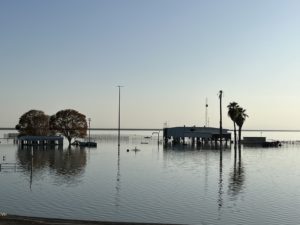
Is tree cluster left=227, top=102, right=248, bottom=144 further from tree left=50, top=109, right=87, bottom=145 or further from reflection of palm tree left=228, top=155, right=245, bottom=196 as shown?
reflection of palm tree left=228, top=155, right=245, bottom=196

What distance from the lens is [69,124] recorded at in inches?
6353

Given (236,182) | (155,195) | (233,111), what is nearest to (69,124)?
(233,111)

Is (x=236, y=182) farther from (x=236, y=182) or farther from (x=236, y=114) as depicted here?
(x=236, y=114)

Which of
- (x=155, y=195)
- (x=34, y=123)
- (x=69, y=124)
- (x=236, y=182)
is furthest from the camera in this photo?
(x=34, y=123)

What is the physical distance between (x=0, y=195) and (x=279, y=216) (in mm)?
24112

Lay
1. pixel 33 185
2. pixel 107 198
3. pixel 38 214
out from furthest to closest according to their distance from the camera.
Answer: pixel 33 185 < pixel 107 198 < pixel 38 214

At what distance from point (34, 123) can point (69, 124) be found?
13916 mm

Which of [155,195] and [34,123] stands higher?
[34,123]

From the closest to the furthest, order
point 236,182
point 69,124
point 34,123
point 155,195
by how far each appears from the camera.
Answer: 1. point 155,195
2. point 236,182
3. point 69,124
4. point 34,123

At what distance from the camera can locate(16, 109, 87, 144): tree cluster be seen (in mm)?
161375

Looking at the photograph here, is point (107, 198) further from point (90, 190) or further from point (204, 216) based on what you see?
point (204, 216)

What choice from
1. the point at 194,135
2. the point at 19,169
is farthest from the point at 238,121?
the point at 19,169

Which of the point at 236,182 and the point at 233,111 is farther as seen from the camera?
the point at 233,111

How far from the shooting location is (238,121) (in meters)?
165
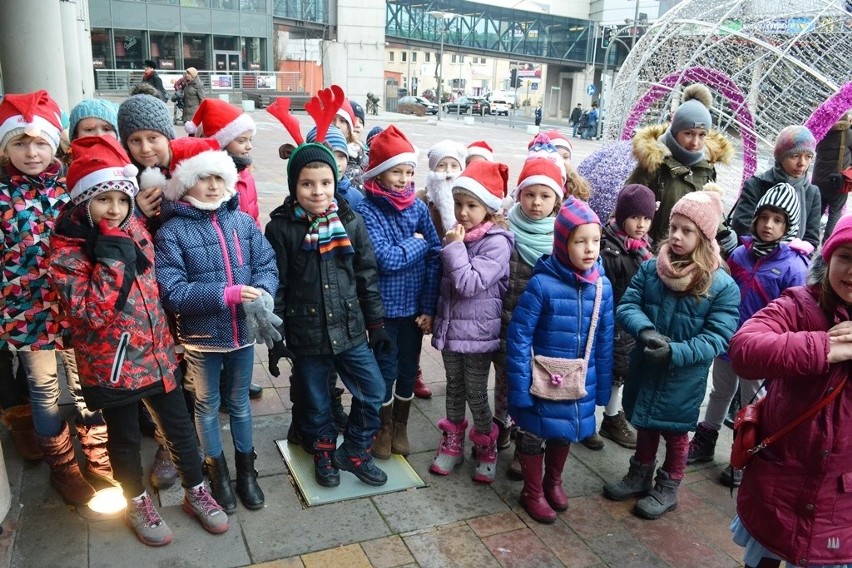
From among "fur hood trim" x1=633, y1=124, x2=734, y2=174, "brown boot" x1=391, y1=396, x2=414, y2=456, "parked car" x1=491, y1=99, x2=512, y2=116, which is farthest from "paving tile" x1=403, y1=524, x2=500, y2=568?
"parked car" x1=491, y1=99, x2=512, y2=116

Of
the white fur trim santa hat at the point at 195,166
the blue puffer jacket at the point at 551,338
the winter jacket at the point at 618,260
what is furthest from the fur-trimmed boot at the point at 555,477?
the white fur trim santa hat at the point at 195,166

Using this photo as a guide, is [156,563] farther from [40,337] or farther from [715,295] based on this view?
[715,295]

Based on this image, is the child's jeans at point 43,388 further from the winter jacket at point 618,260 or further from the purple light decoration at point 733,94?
the purple light decoration at point 733,94

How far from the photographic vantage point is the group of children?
9.57 feet

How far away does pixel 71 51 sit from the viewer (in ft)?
34.2

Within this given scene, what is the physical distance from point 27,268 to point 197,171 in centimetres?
94

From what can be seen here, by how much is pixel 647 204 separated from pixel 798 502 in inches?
76.3

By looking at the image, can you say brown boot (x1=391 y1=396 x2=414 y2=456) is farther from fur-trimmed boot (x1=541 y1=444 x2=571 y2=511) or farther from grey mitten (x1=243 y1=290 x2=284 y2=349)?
grey mitten (x1=243 y1=290 x2=284 y2=349)

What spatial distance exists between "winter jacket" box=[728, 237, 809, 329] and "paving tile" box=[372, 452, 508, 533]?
1.81 metres

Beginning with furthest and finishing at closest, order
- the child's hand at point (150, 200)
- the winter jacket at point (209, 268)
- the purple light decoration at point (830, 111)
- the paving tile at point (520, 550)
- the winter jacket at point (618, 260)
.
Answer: the purple light decoration at point (830, 111) < the winter jacket at point (618, 260) < the child's hand at point (150, 200) < the paving tile at point (520, 550) < the winter jacket at point (209, 268)

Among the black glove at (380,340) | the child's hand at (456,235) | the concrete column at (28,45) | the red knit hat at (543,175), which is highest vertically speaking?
the concrete column at (28,45)

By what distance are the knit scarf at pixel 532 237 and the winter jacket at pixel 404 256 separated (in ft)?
1.46

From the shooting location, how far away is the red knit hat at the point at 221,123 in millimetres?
3838

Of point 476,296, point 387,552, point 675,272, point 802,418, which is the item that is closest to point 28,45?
point 476,296
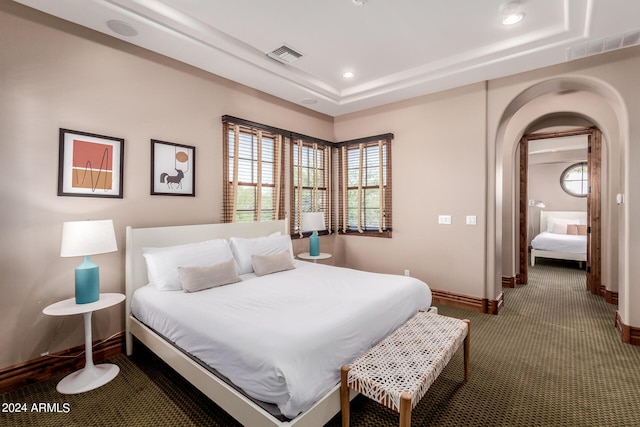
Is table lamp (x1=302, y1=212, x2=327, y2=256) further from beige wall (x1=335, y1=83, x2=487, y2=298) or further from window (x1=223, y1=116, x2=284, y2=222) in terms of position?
beige wall (x1=335, y1=83, x2=487, y2=298)

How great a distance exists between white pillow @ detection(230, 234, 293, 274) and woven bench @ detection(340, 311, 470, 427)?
1737 mm

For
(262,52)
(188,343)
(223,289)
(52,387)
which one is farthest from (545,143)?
(52,387)

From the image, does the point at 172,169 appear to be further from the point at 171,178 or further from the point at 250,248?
the point at 250,248

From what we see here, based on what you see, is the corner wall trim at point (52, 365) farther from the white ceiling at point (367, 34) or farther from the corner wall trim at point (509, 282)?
the corner wall trim at point (509, 282)

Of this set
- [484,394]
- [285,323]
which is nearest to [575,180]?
[484,394]

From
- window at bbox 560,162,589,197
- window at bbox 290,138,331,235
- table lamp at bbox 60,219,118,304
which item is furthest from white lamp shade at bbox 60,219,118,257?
window at bbox 560,162,589,197

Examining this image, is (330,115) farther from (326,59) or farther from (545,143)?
(545,143)

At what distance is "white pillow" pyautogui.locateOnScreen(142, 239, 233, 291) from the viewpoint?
104 inches

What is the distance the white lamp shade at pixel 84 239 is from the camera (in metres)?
2.20

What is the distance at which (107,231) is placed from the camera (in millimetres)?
2361

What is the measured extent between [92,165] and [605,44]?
187 inches

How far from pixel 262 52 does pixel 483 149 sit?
2.81 metres

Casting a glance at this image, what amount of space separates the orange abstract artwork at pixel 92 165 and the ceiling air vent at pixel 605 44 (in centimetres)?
444

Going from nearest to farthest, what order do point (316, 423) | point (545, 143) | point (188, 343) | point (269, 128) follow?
point (316, 423) → point (188, 343) → point (269, 128) → point (545, 143)
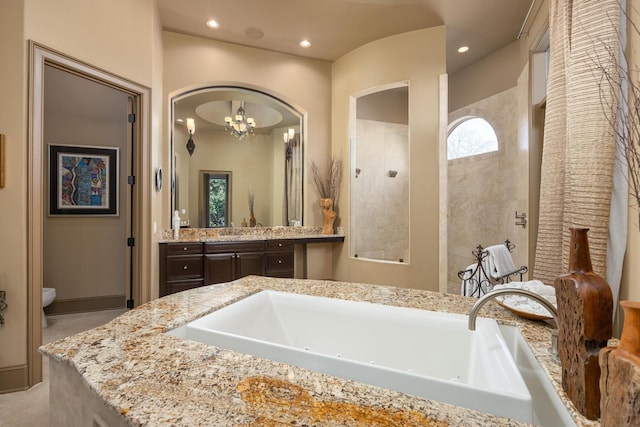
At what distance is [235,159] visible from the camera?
13.8ft

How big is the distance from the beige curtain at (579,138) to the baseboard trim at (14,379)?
3.40 m

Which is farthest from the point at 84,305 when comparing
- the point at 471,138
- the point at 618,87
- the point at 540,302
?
the point at 471,138

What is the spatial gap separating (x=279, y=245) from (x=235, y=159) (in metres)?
1.35

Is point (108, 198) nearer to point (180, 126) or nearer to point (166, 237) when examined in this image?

════

Set exercise: Arrange all of the data above as a numbered list, one line per item, with blank lines left out and the pictures omitted.

Correct result:
1. Is tree cluster left=227, top=102, right=248, bottom=144 further from tree left=50, top=109, right=87, bottom=145 or further from reflection of palm tree left=228, top=155, right=245, bottom=196 as shown?
2. reflection of palm tree left=228, top=155, right=245, bottom=196
3. What distance from the lens is [69,124] recorded at in inches?
4. 6353
5. Given (236,182) | (155,195) | (233,111), what is nearest to (69,124)?
6. (233,111)
7. Is (x=236, y=182) farther from (x=236, y=182) or farther from (x=236, y=114) as depicted here?
8. (x=236, y=114)
9. Which of
10. - (x=155, y=195)
11. - (x=34, y=123)
12. - (x=69, y=124)
13. - (x=236, y=182)
14. is furthest from the camera in this photo?
15. (x=34, y=123)
16. What is the physical distance between (x=0, y=195) and (x=279, y=216) (in mm)?
17. 24112
18. Lay
19. 1. pixel 33 185
20. 2. pixel 107 198
21. 3. pixel 38 214
22. out from furthest to closest according to their distance from the camera.
23. Answer: pixel 33 185 < pixel 107 198 < pixel 38 214
24. At what distance from point (34, 123) can point (69, 124) be found?
25. 13916 mm
26. Which of [155,195] and [34,123] stands higher?
27. [34,123]
28. From the closest to the furthest, order
29. point 236,182
30. point 69,124
31. point 34,123
32. point 155,195
33. by how far each appears from the camera.
34. Answer: 1. point 155,195
35. 2. point 236,182
36. 3. point 69,124
37. 4. point 34,123
38. At what distance from the camera can locate(16, 109, 87, 144): tree cluster be seen (in mm)?
39. 161375
40. Looking at the photograph here, is point (107, 198) further from point (90, 190) or further from point (204, 216) based on what you see?
41. point (204, 216)
42. What choice from
43. 1. the point at 194,135
44. 2. the point at 19,169
45. is farthest from the point at 238,121?
46. the point at 19,169
47. Which of the point at 236,182 and the point at 233,111 is farther as seen from the camera?
48. the point at 233,111
49. How far from the shooting location is (238,121) (in meters)?
50. 165
51. From among "fur hood trim" x1=633, y1=124, x2=734, y2=174, "brown boot" x1=391, y1=396, x2=414, y2=456, "parked car" x1=491, y1=99, x2=512, y2=116, which is farthest from "paving tile" x1=403, y1=524, x2=500, y2=568?
52. "parked car" x1=491, y1=99, x2=512, y2=116
53. Of
54. the white fur trim santa hat at the point at 195,166
55. the blue puffer jacket at the point at 551,338
56. the winter jacket at the point at 618,260
57. what is furthest from the fur-trimmed boot at the point at 555,477?
58. the white fur trim santa hat at the point at 195,166
59. Using this photo as a guide, is [156,563] farther from [40,337] or farther from [715,295] based on this view?
60. [715,295]
61. Based on this image, is the child's jeans at point 43,388 further from the winter jacket at point 618,260 or further from the purple light decoration at point 733,94?
62. the purple light decoration at point 733,94
63. How far from the photographic vantage point is the group of children?
64. 9.57 feet
65. How far away does pixel 71 51 sit from the viewer (in ft)?
66. 34.2
67. Within this given scene, what is the physical distance from point 27,268 to point 197,171 in centimetres?
68. 94
69. From what can be seen here, by how much is pixel 647 204 separated from pixel 798 502 in inches?
70. 76.3
71. By looking at the image, can you say brown boot (x1=391 y1=396 x2=414 y2=456) is farther from fur-trimmed boot (x1=541 y1=444 x2=571 y2=511) or farther from grey mitten (x1=243 y1=290 x2=284 y2=349)?
72. grey mitten (x1=243 y1=290 x2=284 y2=349)
73. What spatial distance exists between "winter jacket" box=[728, 237, 809, 329] and "paving tile" box=[372, 452, 508, 533]?
74. 1.81 metres
75. Beginning with furthest and finishing at closest, order
76. - the child's hand at point (150, 200)
77. - the winter jacket at point (209, 268)
78. - the purple light decoration at point (830, 111)
79. - the paving tile at point (520, 550)
80. - the winter jacket at point (618, 260)
81. .
82. Answer: the purple light decoration at point (830, 111) < the winter jacket at point (618, 260) < the child's hand at point (150, 200) < the paving tile at point (520, 550) < the winter jacket at point (209, 268)
83. Among the black glove at (380,340) | the child's hand at (456,235) | the concrete column at (28,45) | the red knit hat at (543,175), which is highest vertically speaking?
84. the concrete column at (28,45)
85. By what distance are the knit scarf at pixel 532 237 and the winter jacket at pixel 404 256 separated (in ft)?
86. 1.46
87. From the shooting location, how far away is the red knit hat at the point at 221,123 in millimetres?
88. 3838
89. Of point 476,296, point 387,552, point 675,272, point 802,418, which is the item that is closest to point 28,45?
90. point 476,296
91. Is table lamp (x1=302, y1=212, x2=327, y2=256) further from beige wall (x1=335, y1=83, x2=487, y2=298) or further from window (x1=223, y1=116, x2=284, y2=222) in terms of position?
92. beige wall (x1=335, y1=83, x2=487, y2=298)
93. How great a distance exists between white pillow @ detection(230, 234, 293, 274) and woven bench @ detection(340, 311, 470, 427)?
94. 1737 mm
95. For
96. (262,52)
97. (188,343)
98. (223,289)
99. (52,387)
100. which one is farthest from (545,143)?
101. (52,387)
102. From the image, does the point at 172,169 appear to be further from the point at 171,178 or further from the point at 250,248?
103. the point at 250,248
104. From what we see here, based on what you see, is the corner wall trim at point (52, 365) farther from the white ceiling at point (367, 34) or farther from the corner wall trim at point (509, 282)?
105. the corner wall trim at point (509, 282)
106. Of this set
107. - [484,394]
108. - [285,323]
109. which is nearest to [575,180]?
110. [484,394]
111. From
112. - window at bbox 560,162,589,197
113. - window at bbox 290,138,331,235
114. - table lamp at bbox 60,219,118,304
115. which item is furthest from white lamp shade at bbox 60,219,118,257?
116. window at bbox 560,162,589,197
117. Examining this image, is (330,115) farther from (326,59) or farther from (545,143)?
118. (545,143)
119. At what distance is "white pillow" pyautogui.locateOnScreen(142, 239, 233, 291) from the viewpoint?
120. 104 inches
121. What is the distance the white lamp shade at pixel 84 239 is from the camera (in metres)?
122. 2.20
123. What is the distance at which (107,231) is placed from the camera (in millimetres)?
124. 2361
125. What is the measured extent between [92,165] and [605,44]?
126. 187 inches
127. How far from pixel 262 52 does pixel 483 149 sit?
128. 2.81 metres
129. Casting a glance at this image, what amount of space separates the orange abstract artwork at pixel 92 165 and the ceiling air vent at pixel 605 44 (in centimetres)?
130. 444
131. Going from nearest to farthest, what order do point (316, 423) | point (545, 143) | point (188, 343) | point (269, 128) follow?
132. point (316, 423) → point (188, 343) → point (269, 128) → point (545, 143)
133. At what distance is [235,159] visible from the camera?
134. 13.8ft
135. How big is the distance from the beige curtain at (579,138) to the baseboard trim at (14,379)?
136. 3.40 m
137. Which is farthest from the point at 84,305 when comparing
138. - the point at 471,138
139. - the point at 618,87
140. - the point at 540,302
141. ?
142. the point at 471,138
143. What is the spatial gap separating (x=279, y=245) from (x=235, y=159) (in metres)?
144. 1.35
145. Is point (108, 198) nearer to point (180, 126) or nearer to point (166, 237) when examined in this image?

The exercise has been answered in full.